**Assignment**. Transcribe the data that follows without changing a word, and omit the pictures.

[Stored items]
------------------------------

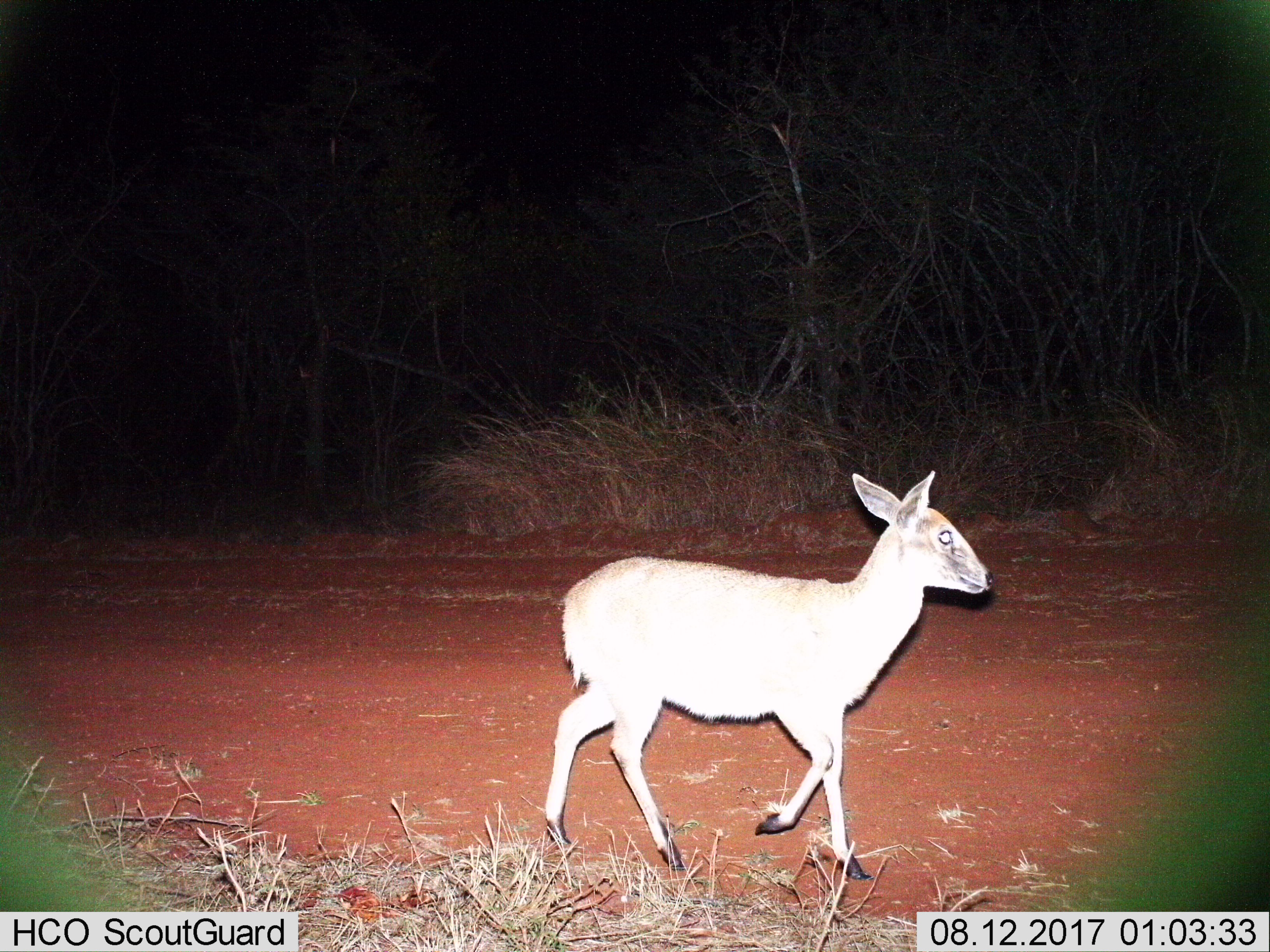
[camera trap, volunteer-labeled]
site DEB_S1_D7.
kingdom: Animalia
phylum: Chordata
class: Mammalia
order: Artiodactyla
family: Bovidae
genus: Sylvicapra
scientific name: Sylvicapra grimmia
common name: common duiker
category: duikercommongrey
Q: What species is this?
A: Duikercommongrey (common duiker) (Sylvicapra grimmia).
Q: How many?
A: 1.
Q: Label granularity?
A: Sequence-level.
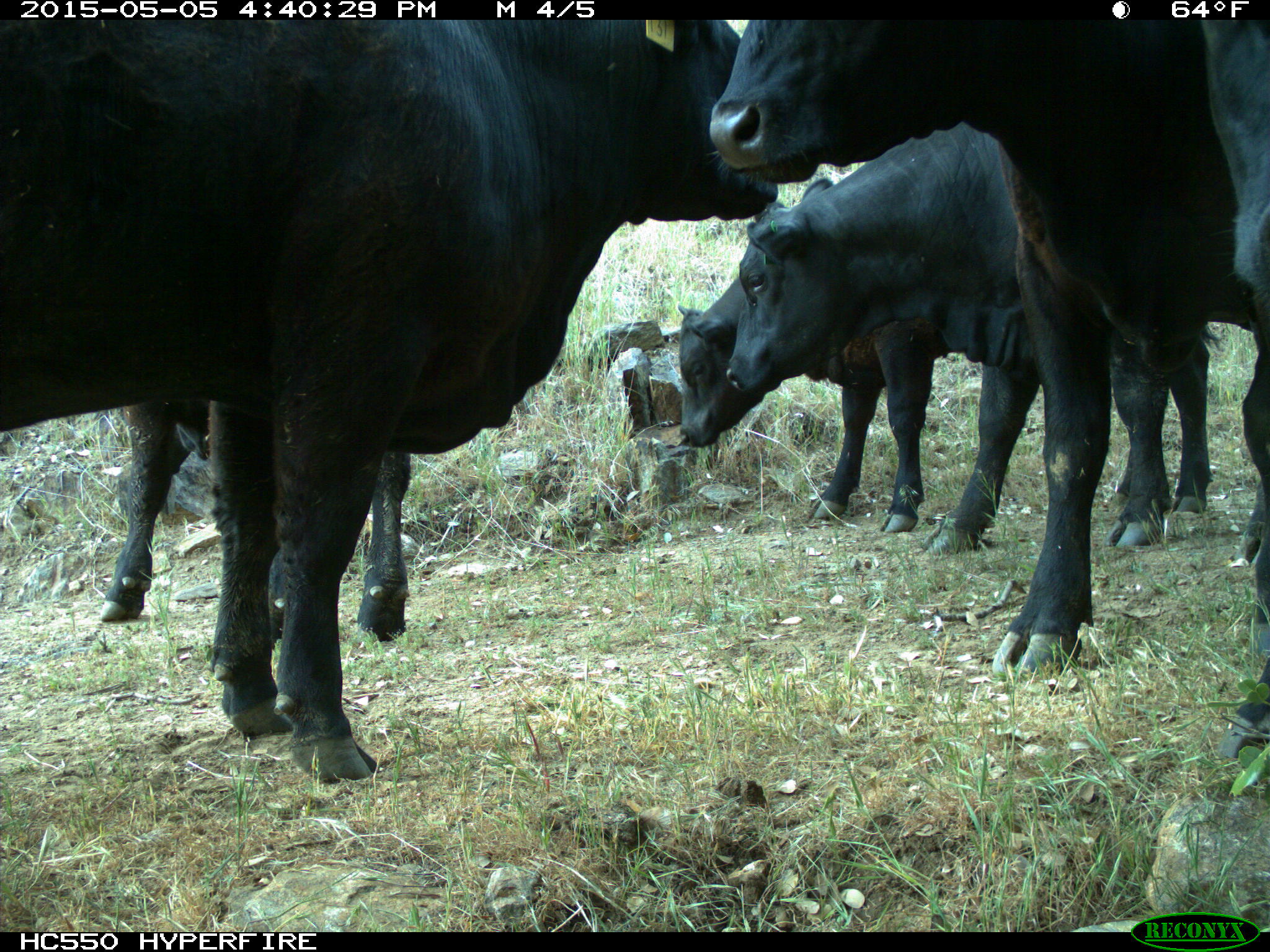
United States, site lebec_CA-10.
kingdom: Animalia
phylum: Chordata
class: Mammalia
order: Artiodactyla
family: Bovidae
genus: Bos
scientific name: Bos taurus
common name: domestic cow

------------------------------

**Exercise solution**.
[camera trap, volunteer-labeled]
site DEB_S1_D7.
kingdom: Animalia
phylum: Chordata
class: Mammalia
order: Artiodactyla
family: Bovidae
genus: Sylvicapra
scientific name: Sylvicapra grimmia
common name: common duiker
category: duikercommongrey
Q: What species is this?
A: Duikercommongrey (common duiker) (Sylvicapra grimmia).
Q: How many?
A: 1.
Q: Label granularity?
A: Sequence-level.
United States, site lebec_CA-10.
kingdom: Animalia
phylum: Chordata
class: Mammalia
order: Artiodactyla
family: Bovidae
genus: Bos
scientific name: Bos taurus
common name: domestic cow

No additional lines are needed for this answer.